The U.S. Cybersecurity and Infrastructure Security Agency (CISA) has included a critical vulnerability affecting GitLab in its Known Exploited Vulnerabilities (KEV) catalog due to ongoing exploitation in the wild.
Known as CVE-2023-7028 (CVSS score: 10.0), this high-severity vulnerability could enable account takeover by sending password reset emails to an unverified email address.
GitLab disclosed details of this issue in January, revealing that it was introduced in version 16.1.0 on May 1, 2023.
“Within these versions, all authentication mechanisms are affected,” the company stated. “Additionally, users with two-factor authentication enabled are susceptible to password reset attacks, although account takeover requires the second authentication factor for login.”

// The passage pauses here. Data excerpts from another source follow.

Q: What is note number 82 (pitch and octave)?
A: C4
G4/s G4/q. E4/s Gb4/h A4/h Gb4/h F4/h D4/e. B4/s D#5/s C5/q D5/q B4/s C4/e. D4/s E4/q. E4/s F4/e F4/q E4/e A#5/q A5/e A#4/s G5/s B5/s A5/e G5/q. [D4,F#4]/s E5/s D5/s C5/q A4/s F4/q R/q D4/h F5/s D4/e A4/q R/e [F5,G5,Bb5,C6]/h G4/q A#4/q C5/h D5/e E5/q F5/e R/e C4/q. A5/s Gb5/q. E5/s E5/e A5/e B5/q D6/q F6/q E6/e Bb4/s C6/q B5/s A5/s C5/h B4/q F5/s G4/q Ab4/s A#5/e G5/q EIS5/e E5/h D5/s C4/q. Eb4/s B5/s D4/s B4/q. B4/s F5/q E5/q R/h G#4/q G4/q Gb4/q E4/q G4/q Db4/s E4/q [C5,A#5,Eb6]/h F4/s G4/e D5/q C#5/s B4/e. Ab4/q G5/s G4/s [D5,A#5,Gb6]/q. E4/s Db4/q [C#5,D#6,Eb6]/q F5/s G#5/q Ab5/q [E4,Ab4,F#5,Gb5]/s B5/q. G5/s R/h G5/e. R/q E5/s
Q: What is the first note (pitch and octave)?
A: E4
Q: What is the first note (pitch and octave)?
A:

Exploiting this vulnerability could result in severe consequences, allowing an attacker not only to gain control of a GitLab user account but also to steal sensitive information, credentials, and potentially inject malicious code into source code repositories, leading to supply chain attacks.
“For example, an attacker gaining access to the CI/CD pipeline configuration could insert malicious code to extract sensitive data like Personally Identifiable Information (PII) or authentication tokens, redirecting them to a server controlled by the attacker,” explained cloud security firm Mitiga in a recent report.
“Likewise, modifying repository code could involve inserting malware compromising system integrity or introducing backdoors for unauthorized access. Malicious code or misuse of the pipeline could result in data theft, disruption of code, unauthorized access, and supply chain attacks.”
The vulnerability has been patched in GitLab versions 16.5.6, 16.6.4, and 16.7.2, with the patches also applied to earlier versions 16.1.6, 16.2.9, 16.3.7, and 16.4.5.
CISA has not provided additional details regarding how the vulnerability is being exploited in real-world attacks. However, given the active exploitation, federal agencies are mandated to apply the latest fixes by May 22, 2024, to safeguard their networks.